In many ways, life was good for the disciples. They were following a leader who turned out to be the Messiah, the one who would deliver Israel. He could do ridiculously amazing miracles, and he had an impeccable knowledge of Torah, the “Bible” of the day. No one could argue with him. Not only that, but he could turn water into wine. How fun is that?! All was well until…

Jesus had this way of habitually jeopardizing the reputation of the disciples. In some ways, I wonder if the disciples were ever embarrassed for Jesus. Did he know what He was doing when He acted certain ways? After all, the Messiah should act like one, shouldn’t he?

This story is no different. At face value, Jesus “blows it.” He crosses social lines by talking with this Samaritan woman. In some ways, the text suggests that she was a prostitute. Regardless, she was Samaritan and she was woman. It would be an understatement to say it was taboo for a Jew to hang out with a Samaritan. Even more, a man, and certainly a Rabbi, would never approach a woman who was not his wife. Jesus violated social norms in order to extend mercy and grace to the outcast.

Which brings me to the point I wanted to reflect on…

Jesus’ disciples had gone into town to buy some food. When they entered back into the scene they were amazed to discover Jesus entertaining this woman. Amazed is a euphemism for “pooped bricks”. I can picture their jaws hanging open and the groceries slowly dropping to the ground as the disciples were thinking to themselves, “Jesus, stop! What are you doing?! You are messing up everything. Why are you hanging out with her? Don’t let anyone see you. They will never take you seriously. Start acting like the Messiah is supposed to act.” That is essentially how scripture paints their unspoken thoughts as it says, “‘What do You seek?’ or, ‘Why do You speak with her?” Breaking social barriers is shocking for others to see and often difficult to understand.

The story gets even better when the woman hurries into the city to tell everyone how her life was changed. It seems that the disciples were catching on to what was happening, so they tried to distract Jesus from paying further attention to the Samaritan people and thus harming his reputation even more. In effect, they said, “Would you look at the time? Hey Jesus, you’re hungry, right? Yeah, its time to eat Bro. Darn, we know you hate to miss out on ministry, but we gotta eat and run.” The temporal need for food became a distraction for the greater need to help others.  Distractions from good often come from those who are our social contemporaries and in the form of temporal obligations.

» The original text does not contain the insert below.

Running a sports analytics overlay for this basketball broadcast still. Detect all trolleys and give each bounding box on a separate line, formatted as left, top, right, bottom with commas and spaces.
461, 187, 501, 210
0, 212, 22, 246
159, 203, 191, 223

It turns out that Jesus stayed in that town for 2 more days and he did plenty more miracles- enough socializing with the outcast to make those closest to Him stock up on Rolaids. When we read this story, we all need to ask, “Who is our Samaritan woman of our day?” Who is it that we would never be seen with? Who is that person or people that if you saw your friend or pastor with, you would ask to yourself, “What are you doing hanging out with them? Isn’t that inappropriate?” Hopefully we don’t have that thought in us. Following Jesus means that we will transcend social barriers and distractions that would keep us from ministering to others.

Transcending social barriers eclipses the personal prejudice and barricades that are put up against others. What is interesting is that the very desire to belong often feeds intolerance of others. For some reason we intuitively think we cannot have both/ and. We think that if we demonstrate acceptance of those different than us, then our friends may think less of us. This would not happen in a genuine friendship, and regardless, a follower of Christ is ultimately concerned about what the King expects.

The reality is that we all struggle in some way with reaching out to those who are different. So my proposal is that we stop being amazed in the same way the disciples were when they saw Jesus ministering to the Samaritan woman. Extending love to weird people should not be shocking. It should be as normal as loving “normal” people. Who do you know that you have neglected, ignored or failed to help because they are different than you? What are some practical ways that you can extend mercy and grace in their life?